THE PROBLEM:
Write all of the entries out again exactly, but not the images.

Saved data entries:
◇ ◇ ◇ ◇

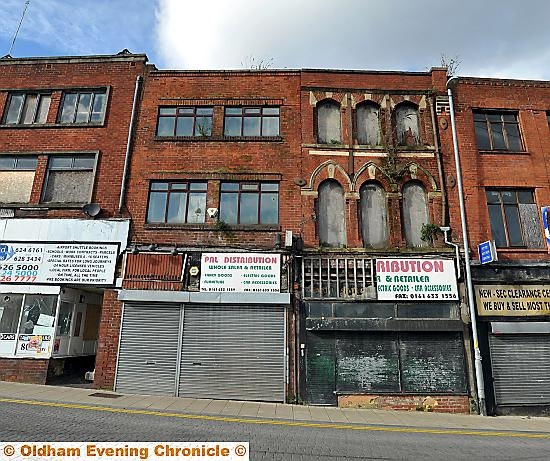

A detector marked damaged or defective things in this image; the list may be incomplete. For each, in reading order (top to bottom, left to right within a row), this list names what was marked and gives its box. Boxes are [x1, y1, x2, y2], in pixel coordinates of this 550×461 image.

broken window [3, 92, 51, 125]
broken window [59, 88, 108, 123]
broken window [158, 106, 215, 137]
broken window [316, 100, 342, 144]
broken window [356, 102, 382, 146]
broken window [394, 103, 420, 145]
broken window [474, 111, 528, 151]
broken window [0, 155, 36, 202]
broken window [42, 155, 96, 203]
broken window [148, 180, 208, 223]
broken window [316, 179, 348, 246]
broken window [362, 181, 388, 248]
broken window [404, 181, 430, 248]
broken window [488, 189, 544, 248]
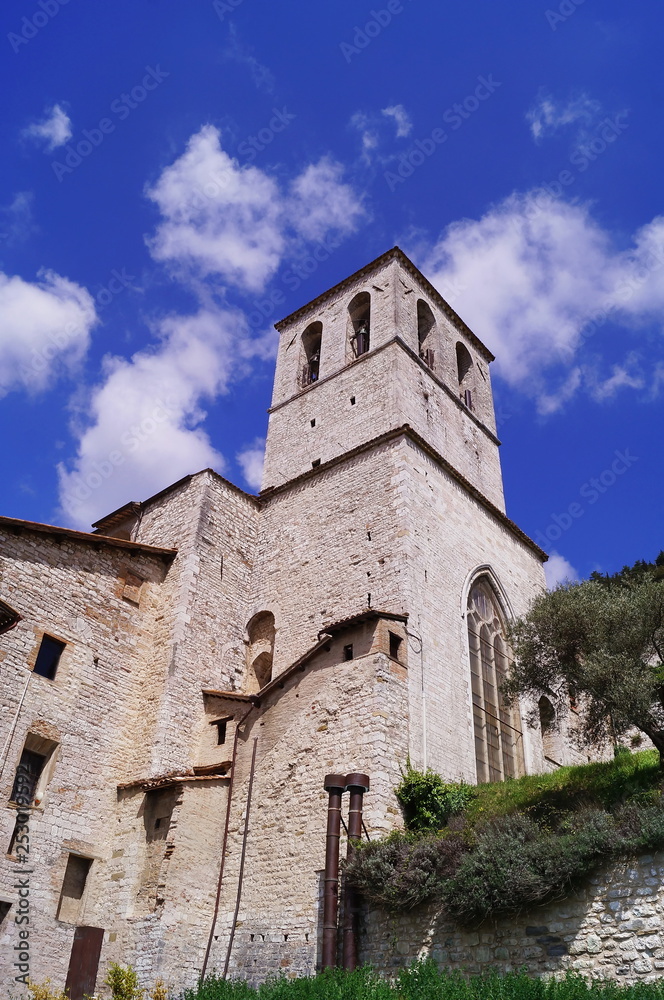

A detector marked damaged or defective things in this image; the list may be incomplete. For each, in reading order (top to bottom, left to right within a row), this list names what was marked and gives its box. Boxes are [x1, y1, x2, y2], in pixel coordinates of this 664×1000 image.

rusty metal pipe [322, 772, 348, 968]
rusty metal pipe [342, 772, 368, 968]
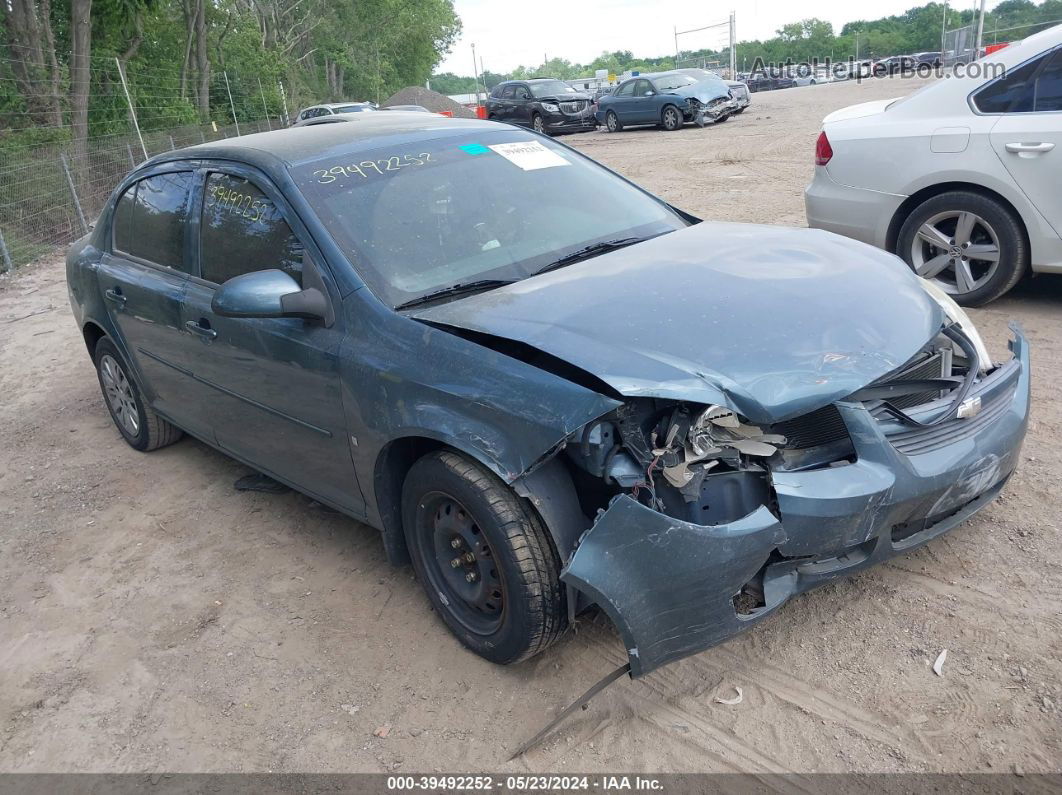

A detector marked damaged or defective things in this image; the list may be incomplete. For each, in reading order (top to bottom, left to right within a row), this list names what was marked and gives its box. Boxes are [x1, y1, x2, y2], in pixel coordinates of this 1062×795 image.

damaged vehicle [596, 70, 736, 131]
damaged vehicle [66, 113, 1032, 676]
wrecked gray sedan [66, 113, 1032, 676]
crumpled front fender [560, 498, 784, 676]
crushed front bumper [564, 326, 1032, 676]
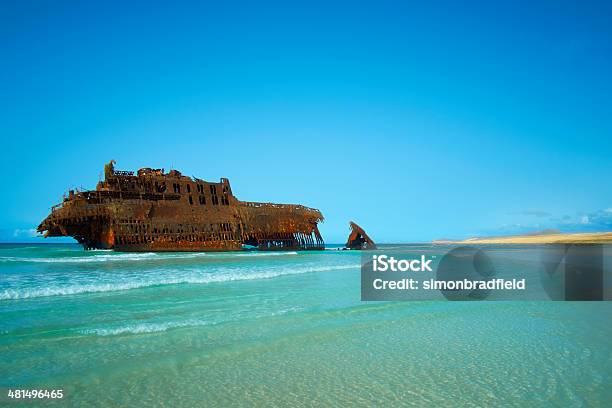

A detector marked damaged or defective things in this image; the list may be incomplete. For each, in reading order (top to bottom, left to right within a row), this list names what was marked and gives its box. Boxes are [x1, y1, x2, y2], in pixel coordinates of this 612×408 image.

rusted metal plating [37, 160, 326, 250]
rusty ship hull [37, 161, 326, 250]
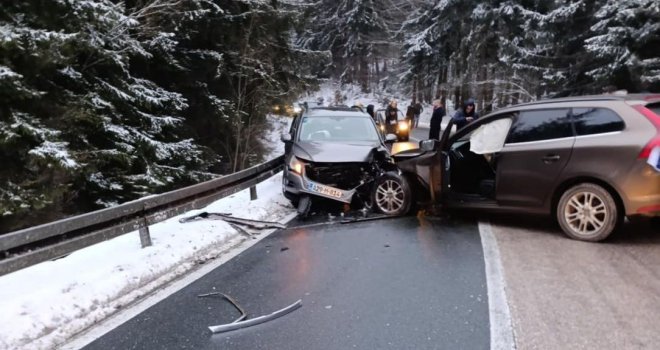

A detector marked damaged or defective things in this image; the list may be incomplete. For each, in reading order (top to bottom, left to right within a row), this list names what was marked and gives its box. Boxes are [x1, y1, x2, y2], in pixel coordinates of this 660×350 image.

crumpled car hood [292, 140, 384, 163]
damaged silver car [282, 106, 410, 216]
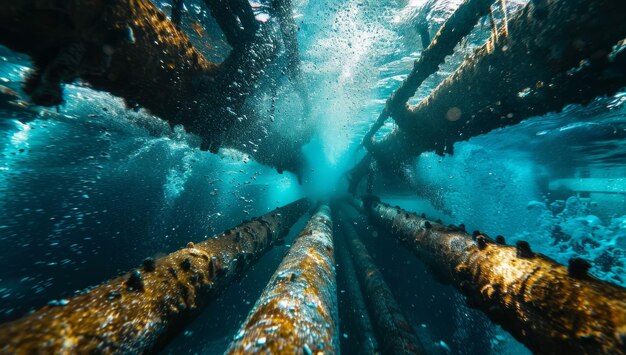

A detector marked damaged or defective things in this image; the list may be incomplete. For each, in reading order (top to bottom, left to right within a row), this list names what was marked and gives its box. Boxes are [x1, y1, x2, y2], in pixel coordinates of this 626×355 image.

corroded metal pipe [0, 199, 310, 354]
corroded joint [0, 199, 310, 354]
rusty underwater pipeline [0, 199, 310, 354]
corroded metal pipe [227, 206, 338, 355]
corroded joint [227, 206, 338, 355]
corroded metal pipe [334, 216, 378, 354]
corroded metal pipe [338, 209, 426, 355]
rusty underwater pipeline [360, 196, 624, 354]
corroded metal pipe [364, 196, 624, 354]
corroded joint [364, 199, 624, 354]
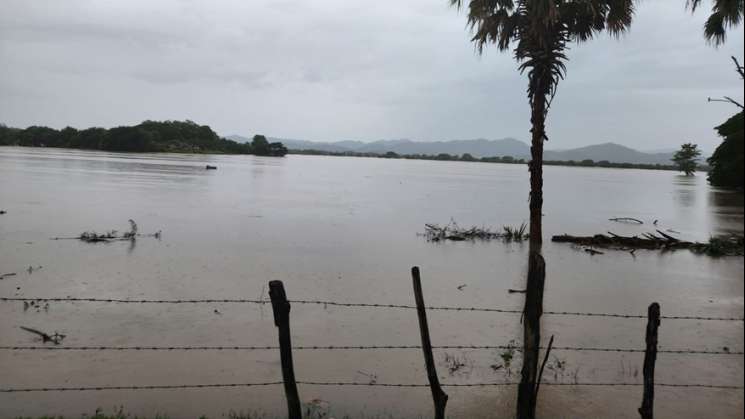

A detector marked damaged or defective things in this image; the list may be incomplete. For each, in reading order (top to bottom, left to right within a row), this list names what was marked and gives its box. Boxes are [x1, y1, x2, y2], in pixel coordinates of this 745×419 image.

rusty barbed wire [2, 296, 740, 324]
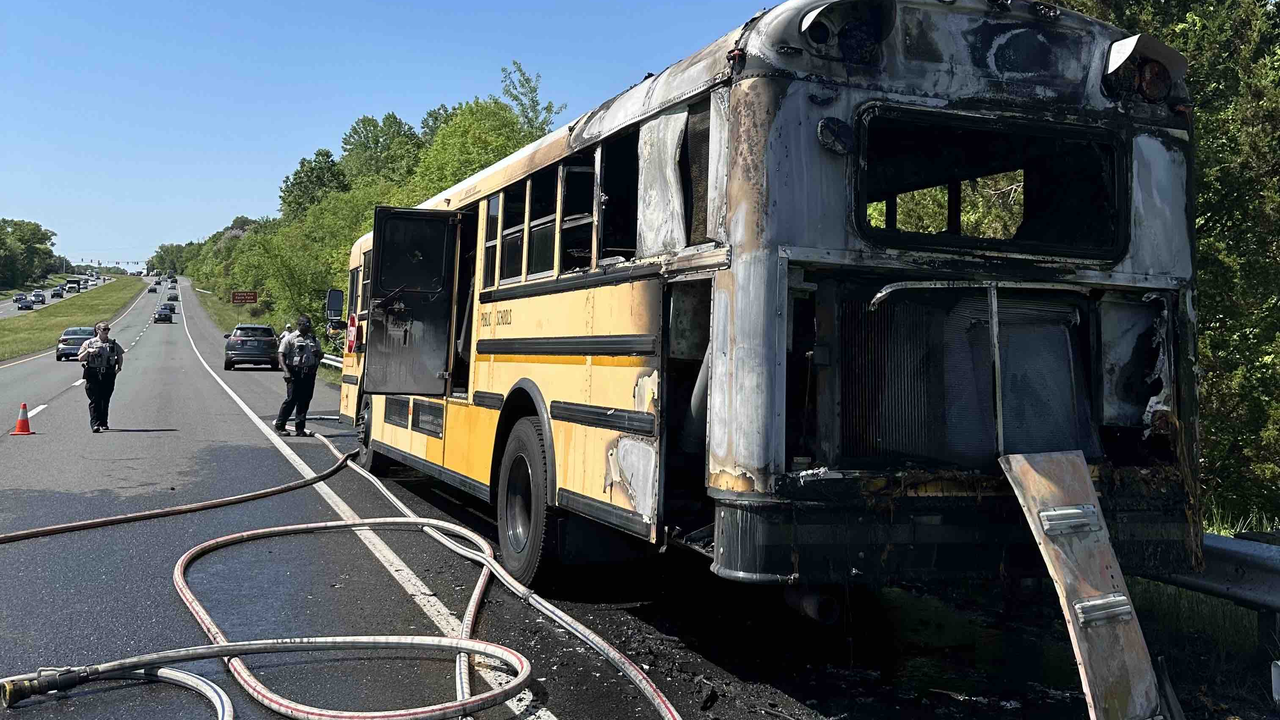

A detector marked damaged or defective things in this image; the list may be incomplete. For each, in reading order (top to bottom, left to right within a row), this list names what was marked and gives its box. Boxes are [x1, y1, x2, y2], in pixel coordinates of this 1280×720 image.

broken window [496, 181, 522, 280]
broken window [524, 165, 555, 274]
broken window [563, 150, 596, 271]
broken window [599, 129, 640, 263]
charred metal panel [634, 109, 686, 257]
broken window [860, 112, 1121, 257]
burned school bus [335, 0, 1192, 599]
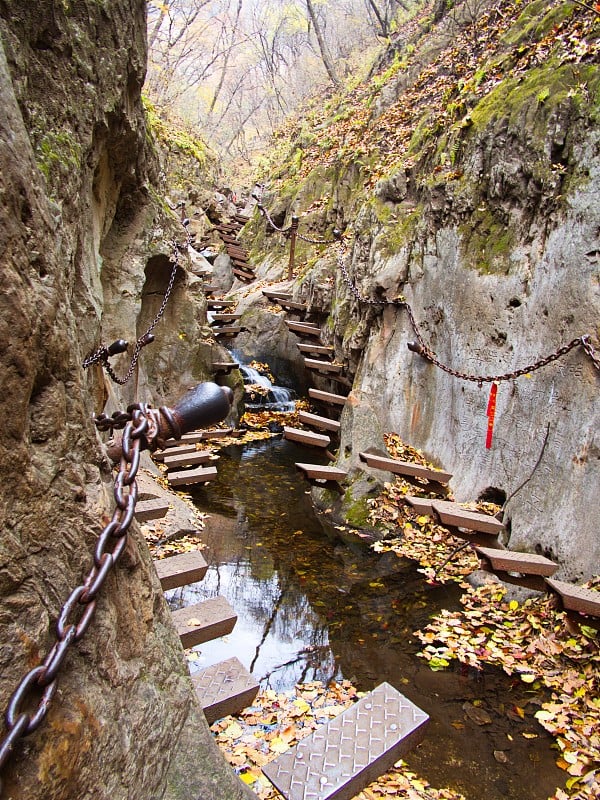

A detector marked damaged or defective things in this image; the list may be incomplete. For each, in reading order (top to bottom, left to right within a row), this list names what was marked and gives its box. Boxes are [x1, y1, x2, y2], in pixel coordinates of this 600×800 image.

rusty metal chain [82, 211, 192, 386]
rusty metal chain [336, 239, 596, 382]
rusty metal chain [0, 410, 149, 792]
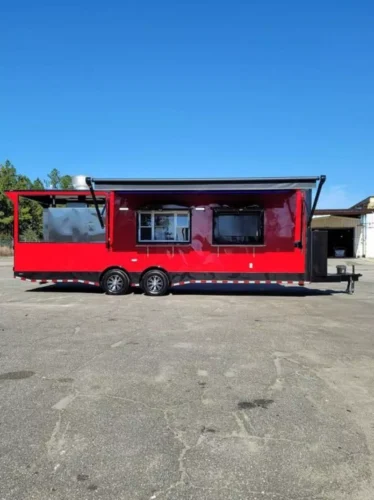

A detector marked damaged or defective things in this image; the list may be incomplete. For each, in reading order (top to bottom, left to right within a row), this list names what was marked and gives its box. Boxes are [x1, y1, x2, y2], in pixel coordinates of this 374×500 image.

cracked asphalt [0, 260, 374, 498]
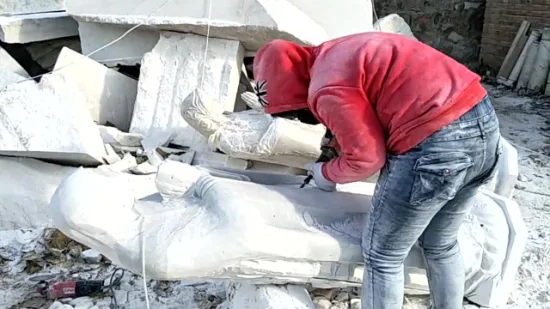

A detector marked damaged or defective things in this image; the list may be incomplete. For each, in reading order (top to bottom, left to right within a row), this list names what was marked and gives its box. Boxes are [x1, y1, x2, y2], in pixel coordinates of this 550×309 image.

broken concrete slab [0, 47, 30, 79]
broken concrete slab [0, 12, 78, 43]
broken concrete slab [77, 21, 161, 66]
broken concrete slab [65, 0, 332, 50]
broken concrete slab [52, 47, 138, 131]
broken concrete slab [130, 31, 245, 150]
broken concrete slab [0, 73, 107, 165]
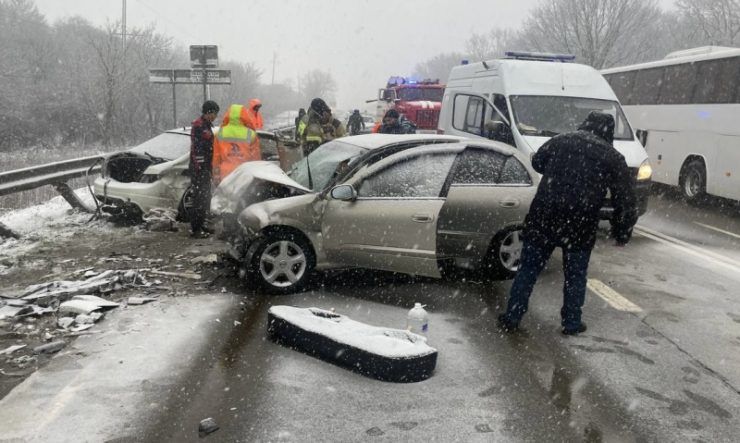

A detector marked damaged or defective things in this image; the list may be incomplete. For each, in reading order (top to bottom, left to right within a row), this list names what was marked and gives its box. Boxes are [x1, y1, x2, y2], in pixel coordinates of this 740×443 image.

damaged silver sedan [214, 135, 536, 294]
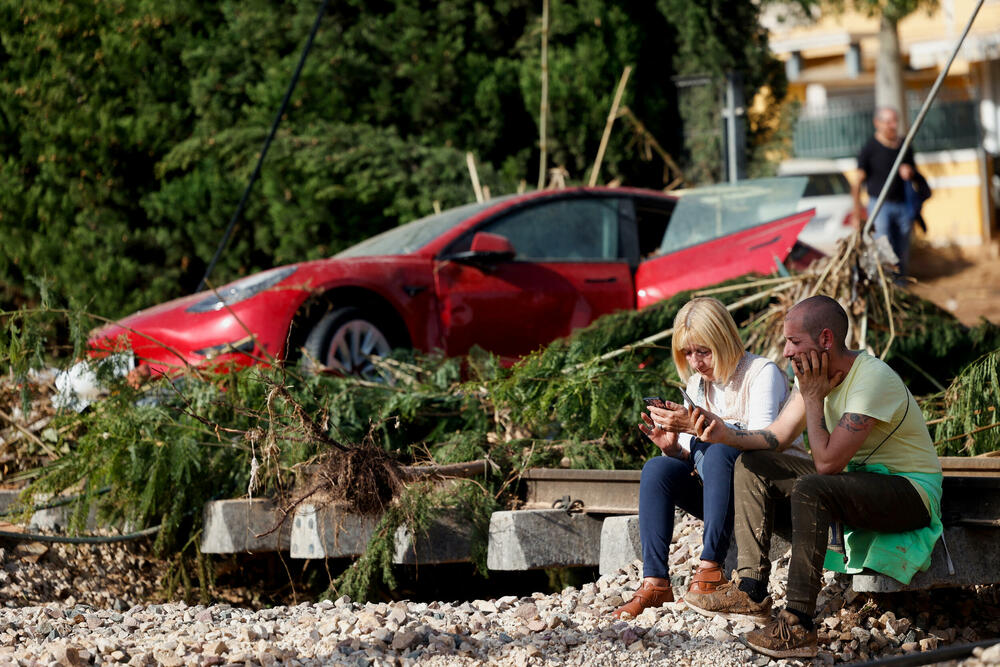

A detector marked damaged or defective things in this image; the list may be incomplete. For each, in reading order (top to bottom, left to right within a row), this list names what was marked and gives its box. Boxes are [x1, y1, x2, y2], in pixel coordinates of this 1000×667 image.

destroyed red car [90, 179, 816, 380]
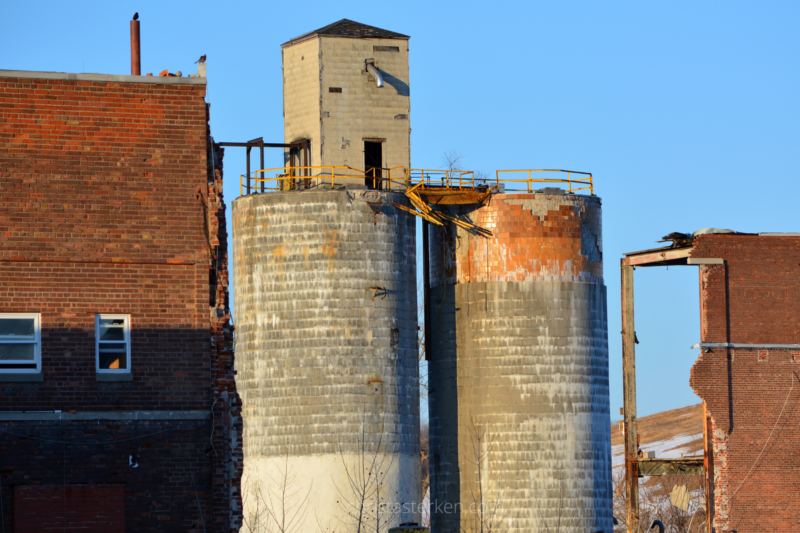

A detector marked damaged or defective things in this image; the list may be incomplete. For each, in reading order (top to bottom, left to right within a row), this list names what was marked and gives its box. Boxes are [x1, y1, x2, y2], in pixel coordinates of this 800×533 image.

damaged brick wall [1, 74, 242, 532]
rusted steel girder [620, 262, 640, 532]
damaged brick wall [688, 236, 800, 532]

◇ ◇ ◇ ◇

TASK RESPONSE:
A detector marked damaged or defective things in this image; the list may be incomplete. For each, in reading order (top to bottom, left to right within a row), this list names what was marked and gives its box. Boxes are [x1, y1, x2, y2], in pixel coordinates of this 550×461 image.

broken window [3, 92, 51, 125]
broken window [59, 88, 108, 123]
broken window [158, 106, 215, 137]
broken window [316, 100, 342, 144]
broken window [356, 102, 382, 146]
broken window [394, 103, 420, 145]
broken window [474, 111, 528, 151]
broken window [0, 155, 36, 202]
broken window [42, 155, 96, 203]
broken window [148, 180, 208, 223]
broken window [316, 179, 348, 246]
broken window [362, 181, 388, 248]
broken window [404, 181, 430, 248]
broken window [488, 189, 544, 248]

A detector marked damaged or defective things in this image; the list may be incomplete. For each, in reading order (top to bottom, left to right within a row), this list names what was marked and gives its box. Boxes are [x1, y1, x2, y2], in pixel coordinates of this 664×1000 image.

rusty metal pipe [322, 772, 348, 968]
rusty metal pipe [342, 772, 368, 968]

A detector marked damaged or defective things in this image; the list may be incomplete. For each, in reading order (top to bottom, left to right within a row), this list names what was marked and gives its box. Boxes are [x1, y1, x2, y2], in pixel coordinates of this 1062×795 image.

damaged vehicle [596, 70, 736, 131]
damaged vehicle [66, 113, 1032, 676]
wrecked gray sedan [66, 113, 1032, 676]
crumpled front fender [560, 498, 784, 676]
crushed front bumper [564, 326, 1032, 676]

A detector marked damaged or defective things in this image; the list may be incomplete. For each, in reading order (top to bottom, left to right within a row), this list names what was marked and gives its box. Boxes are [x1, y1, x2, y2], in pixel coordinates of this 612×408 image.

rusted metal plating [37, 160, 326, 250]
rusty ship hull [37, 161, 326, 250]

A detector marked damaged or defective things in this image; the list may be incomplete. For each, in reading order (top to bottom, left to right within a row), this list names what was marked and gives its box. Boxes are [x1, y1, x2, y2], in pixel coordinates of this 660×350 image.

crumpled car hood [292, 140, 384, 163]
damaged silver car [282, 106, 410, 216]

A detector marked damaged or defective things in this image; the list may be incomplete. For each, in reading order (top to bottom, left to right within a row), this list names what was marked and gives its box. Boxes are [x1, y1, x2, y2], in pixel coordinates of this 626×355 image.

corroded metal pipe [0, 199, 310, 354]
corroded joint [0, 199, 310, 354]
rusty underwater pipeline [0, 199, 310, 354]
corroded metal pipe [227, 206, 338, 355]
corroded joint [227, 206, 338, 355]
corroded metal pipe [334, 216, 378, 354]
corroded metal pipe [338, 209, 426, 355]
rusty underwater pipeline [360, 196, 624, 354]
corroded metal pipe [364, 196, 624, 354]
corroded joint [364, 199, 624, 354]

A detector marked damaged or defective things in this image; the list may be incomplete. For each, in reading order (top to bottom, left to right within a row), this list names what was marked and gives its box. Boxes are [x1, y1, x2, y2], in pixel coordinates of this 745×419 image.

rusty barbed wire [2, 296, 740, 324]

A detector marked damaged or defective things in this image; the list may be incomplete. For each, in reading order (top to bottom, left to right within a row), this list names what was marked and gives its box. Boxes are [x1, y1, x2, y2], in pixel coordinates of this 1280×720 image.

broken window [496, 181, 522, 280]
broken window [524, 165, 555, 274]
broken window [563, 150, 596, 271]
broken window [599, 129, 640, 263]
charred metal panel [634, 109, 686, 257]
broken window [860, 112, 1121, 257]
burned school bus [335, 0, 1192, 599]

A detector marked damaged or defective things in this image; the list may be incomplete. For each, in reading order (top to bottom, left to right within a row), this list names what was marked and gives its box. Boxes are [x1, y1, x2, y2], in pixel coordinates of this 600×800 image.

rusty metal chain [82, 211, 192, 386]
rusty metal chain [336, 239, 596, 382]
rusty metal chain [0, 410, 149, 792]

A detector marked damaged or defective things in this image; the list may be incomplete. For each, in reading order (top to bottom, left to right within a row), this list names what was marked and gives its box. Boxes are [x1, y1, x2, y2], in pixel coordinates of this 374×500 image.

cracked asphalt [0, 260, 374, 498]

A detector marked damaged or defective things in this image; the list may be incomplete. For each, in reading order (top to bottom, left to right within a row), this list names what was marked and gives its box. Boxes are [x1, y1, x2, y2], in pixel coordinates of this 550×309 image.

broken concrete slab [0, 47, 30, 79]
broken concrete slab [0, 12, 78, 43]
broken concrete slab [77, 21, 161, 66]
broken concrete slab [65, 0, 332, 50]
broken concrete slab [52, 47, 138, 131]
broken concrete slab [130, 31, 245, 150]
broken concrete slab [0, 73, 107, 165]

A detector marked damaged or defective things in this image; the list may be incomplete. For each, in reading order (top to bottom, left to right within a row), this list names what was marked and gives its box. Boxes are [x1, y1, x2, y2], in pixel coordinates of this 740×443 image.

damaged silver sedan [214, 135, 536, 294]

A detector marked damaged or defective things in this image; the list may be incomplete. For each, in reading order (top to bottom, left to right within a row), this list names what was marked and gives its box. Boxes are [x1, y1, x2, y2], in pixel coordinates of this 1000×667 image.

destroyed red car [90, 179, 816, 380]

A detector marked damaged or defective things in this image; the list may be incomplete. For each, in reading order (top to bottom, left to right within a row), this list names what was marked and gives its box. Boxes are [x1, y1, x2, y2], in pixel coordinates of this 800×533 image.

damaged brick wall [1, 74, 242, 532]
rusted steel girder [620, 262, 640, 532]
damaged brick wall [688, 236, 800, 532]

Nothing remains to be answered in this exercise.